In the part "Quantum Brownian motion" of the book, The theroy of open quantum systems written by Breuer, the author investigates on the Caldeira-Leggett model: The Hamiltonian of the particle is
$H_{S}=\frac{1}{2m}p^{2}+V(x)$
The particle is coupled to a bath consisting of a large number of harmonic oscillators with masses $m_{n}$ and frequencies $\omega_{n}$
$H_{B}=\sum_{n}\hbar\omega_{n}(b_{n}^{\dagger}b_{n}+\frac{1}{2})=\sum_{n}\frac{1}{2m_{n}}p_{n}^{2}+\frac{1}{2}m_{n}\omega_{n}^{2}x_{n}^{2}$
where $b_{n}$ and $b_{n}^{\dagger}$ are teh annihilation and creation operators of the bath modes, while $x_{n}$ and $p_{n}$ are corresponding coordinates and canonically momenta.
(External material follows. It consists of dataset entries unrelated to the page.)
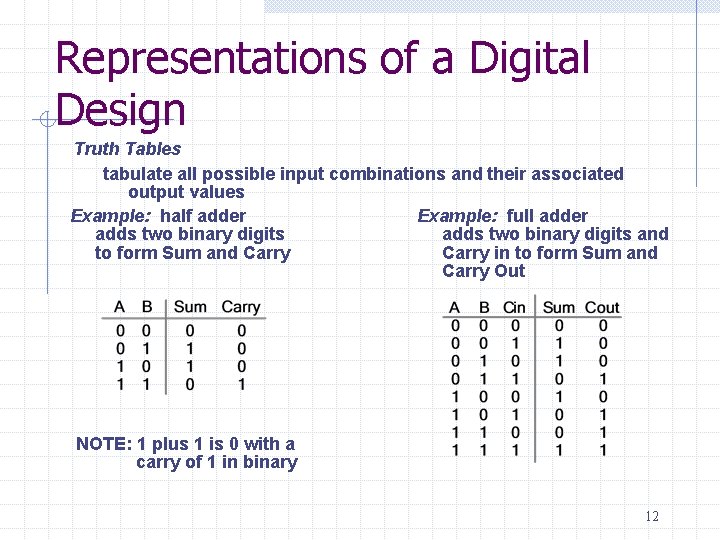 Representations of a Digital Design

Truth Tables

tabulate all possible input combinations and their associated output values

Example: half adder
adds two binary digits to form Sum and Carry

| A | B | Sum | Carry |
|---|---|---|---|
| 0 | 0 | 0 | 0 |
| 0 | 1 | 1 | 0 |
| 1 | 0 | 1 | 0 |
| 1 | 1 | 0 | 1 |

NOTE: 1 plus 1 is 0 with a carry of 1 in binary

Example: full adder
adds two binary digits and Carry in to form Sum and Carry Out

| A | B | Cin | Sum | Cout |
|---|---|---|---|---|
| 0 | 0 | 0 | 0 | 0 |
| 0 | 0 | 1 | 1 | 0 |
| 0 | 1 | 0 | 1 | 0 |
| 0 | 1 | 1 | 0 | 1 |
| 1 | 0 | 0 | 1 | 0 |
| 1 | 0 | 1 | 0 | 1 |
| 1 | 1 | 0 | 0 | 1 |
| 1 | 1 | 1 | 1 | 1 |

12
The interaction is assumed to be:
$H_{I}=-x\sum_{n}k_{n}x_{n}$
where $k_{n}$ are coupling constants.
The following is my question:
The author says this type of interaction will yield a renormalization of the potential $V(x)$ of the Brownian particle. Hence we introduce a counter-term
$H_{c}=x^{2}\sum_{n}\frac{k_{n}^{2}}{2m_{n}\omega_{n}^{2}}$
to compensate for the renormalization resulted from interaction.
So my question is: In this case, there seems to be no infinities to be absorbed by counter-terms like that in QFT. And the renormalization caused by the interaction seems to have real physical meanning(in most case in QFT, they have not), like Lamb-shift. So how could we introduce counter-terms to cancel the renormalization in this case?